▶ _Data shown_:

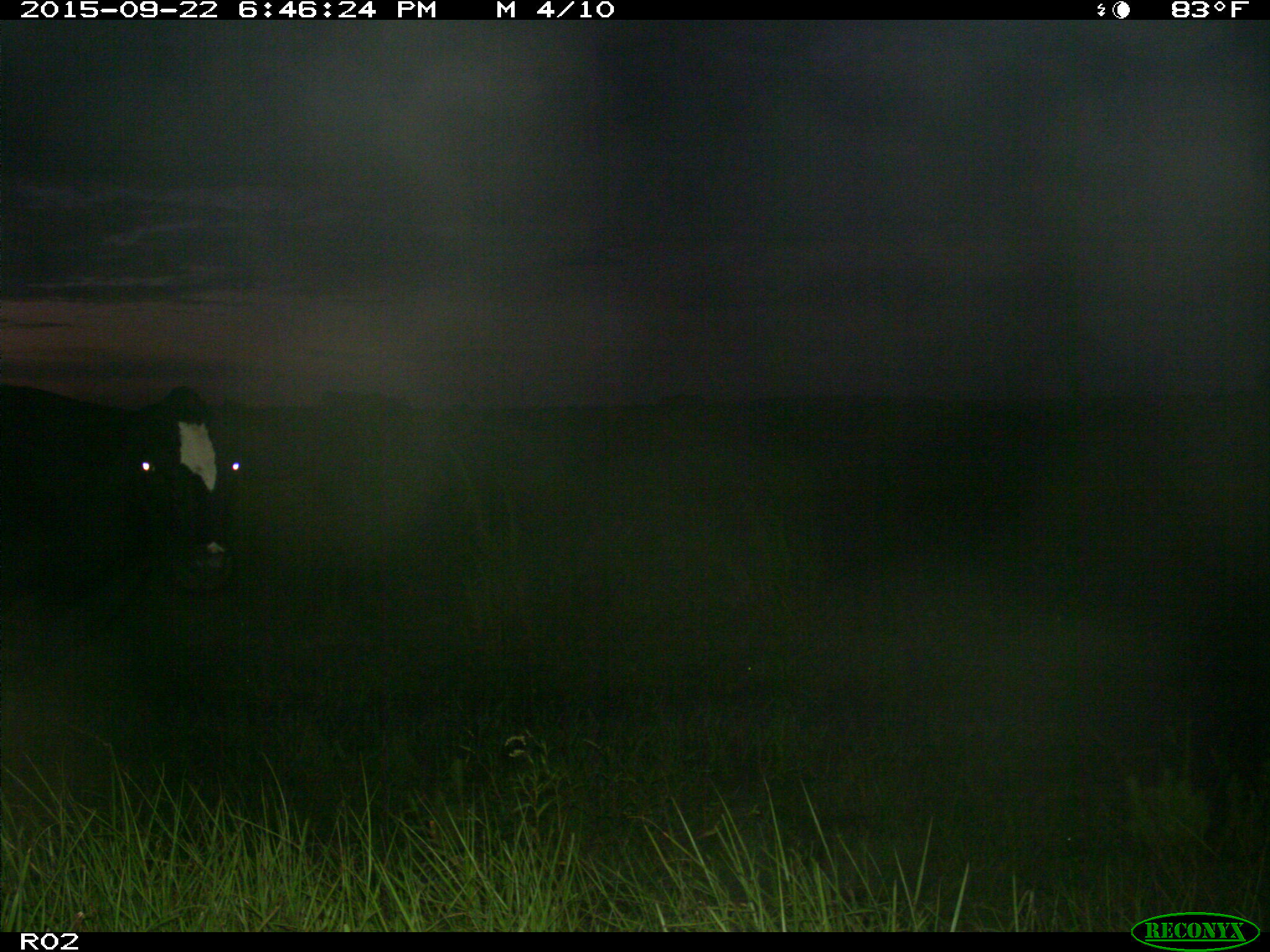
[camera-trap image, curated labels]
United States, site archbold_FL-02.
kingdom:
==
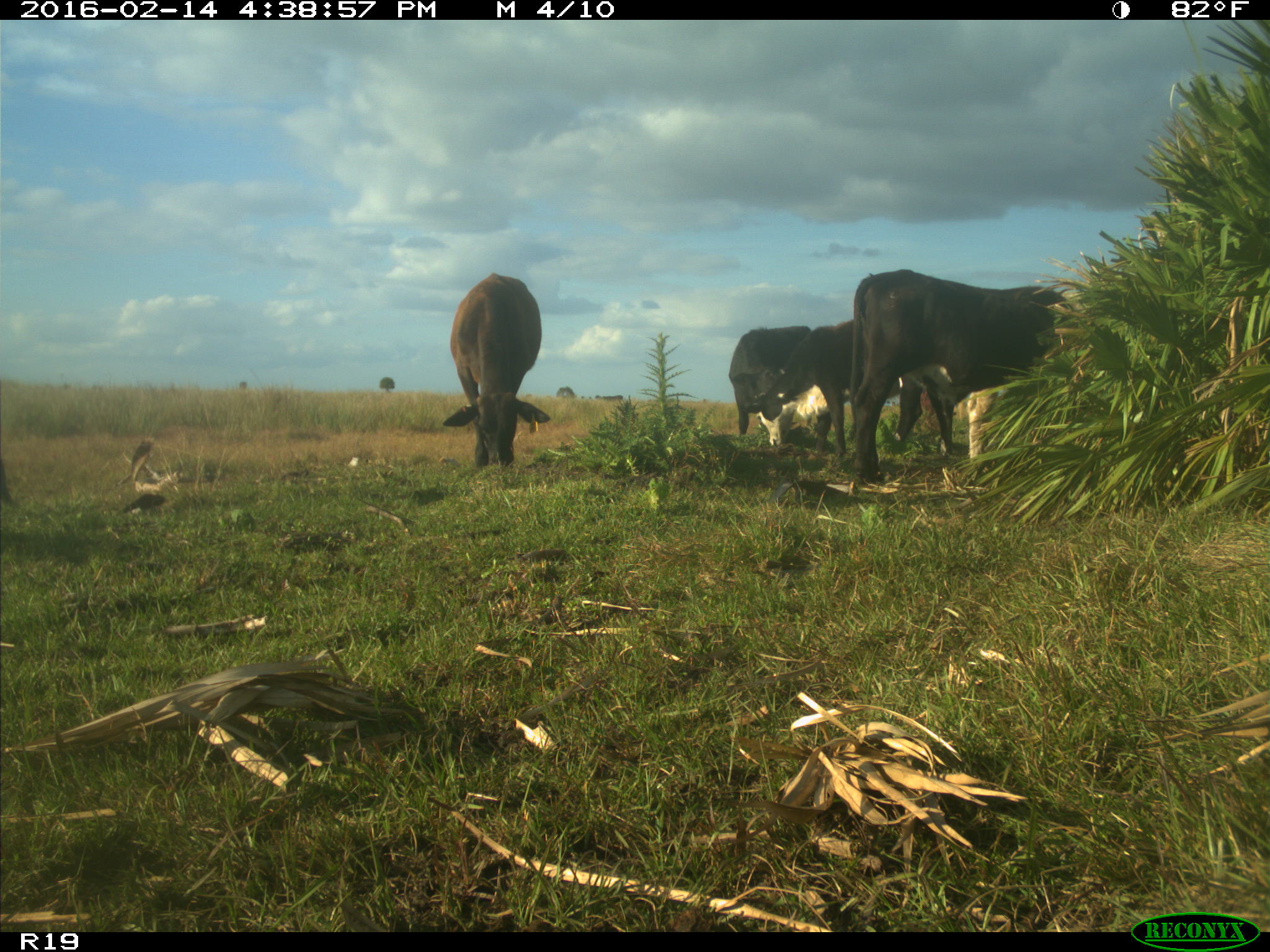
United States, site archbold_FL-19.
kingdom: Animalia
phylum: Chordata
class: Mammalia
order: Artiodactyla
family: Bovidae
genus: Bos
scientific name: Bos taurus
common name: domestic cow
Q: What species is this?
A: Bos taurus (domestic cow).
---
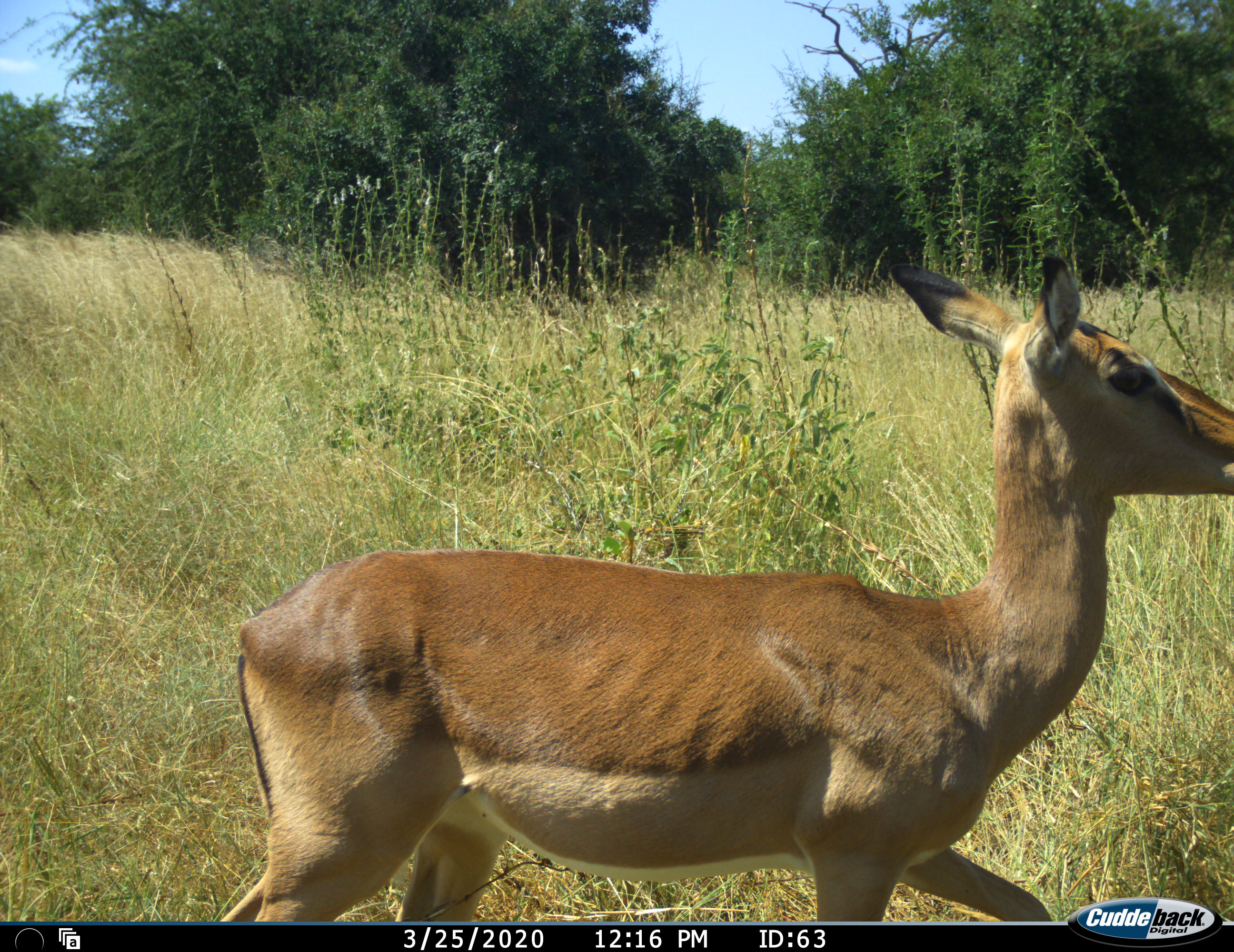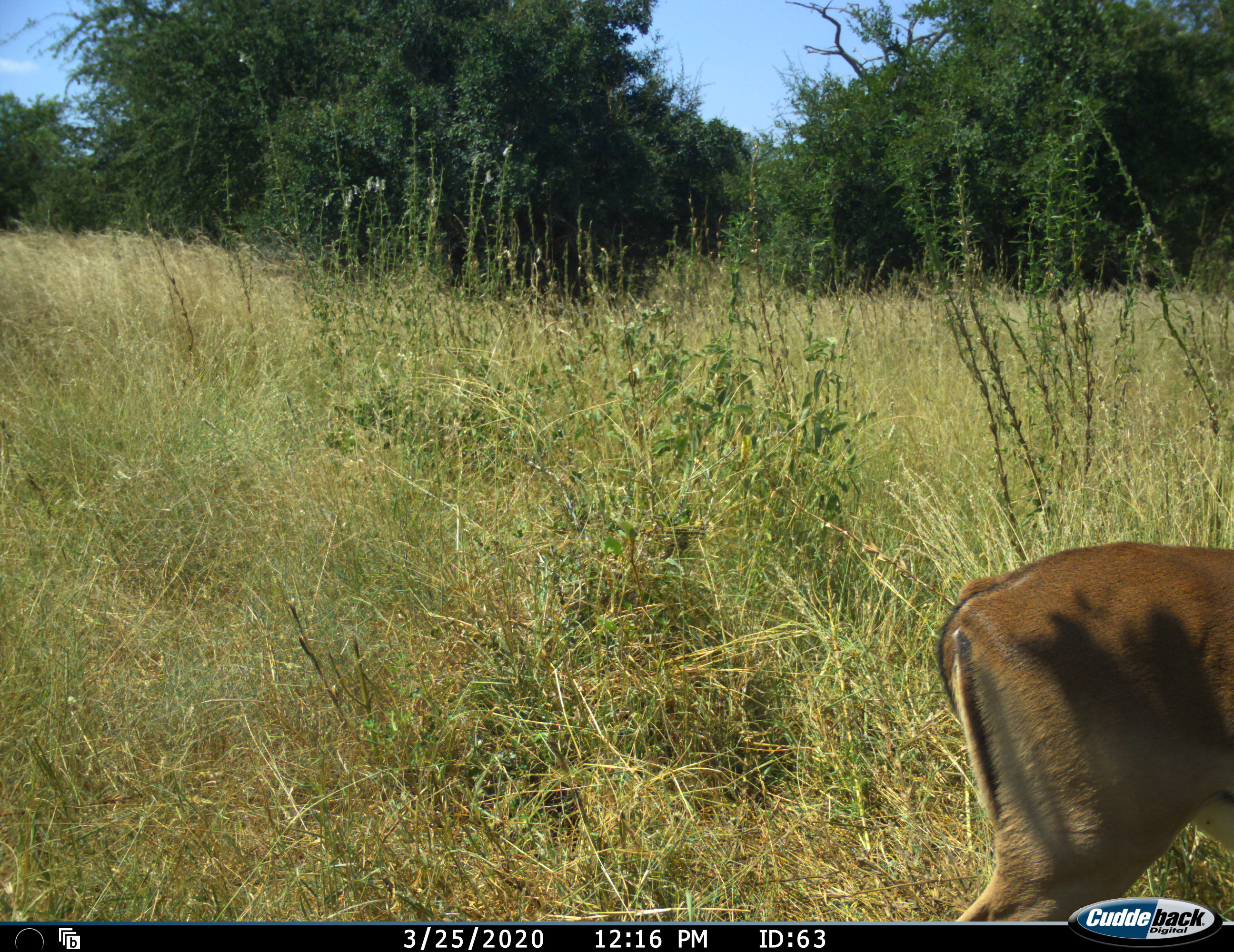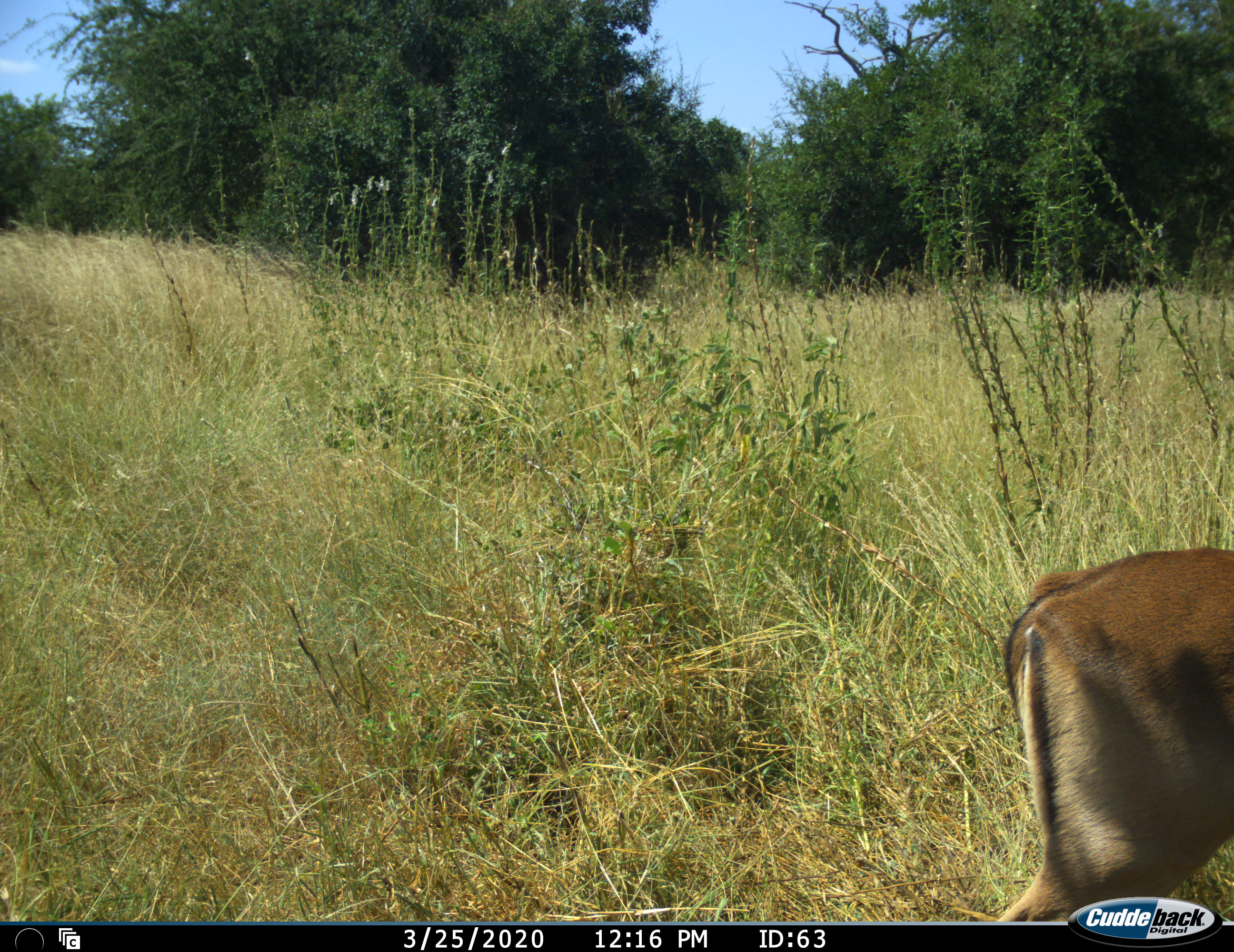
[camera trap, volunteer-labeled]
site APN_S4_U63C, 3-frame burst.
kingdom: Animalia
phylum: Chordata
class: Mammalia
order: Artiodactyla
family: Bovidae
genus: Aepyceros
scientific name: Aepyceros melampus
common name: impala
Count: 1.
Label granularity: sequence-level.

▶ _Prompt_:
Once you find the line with "common name: impala" in the entries above, output it and each line after it up to and including the line with "Label granularity: sequence-level.", and nothing else.

▶ _Answer to the exercise_:
common name: impala
Count: 1.
Label granularity: sequence-level.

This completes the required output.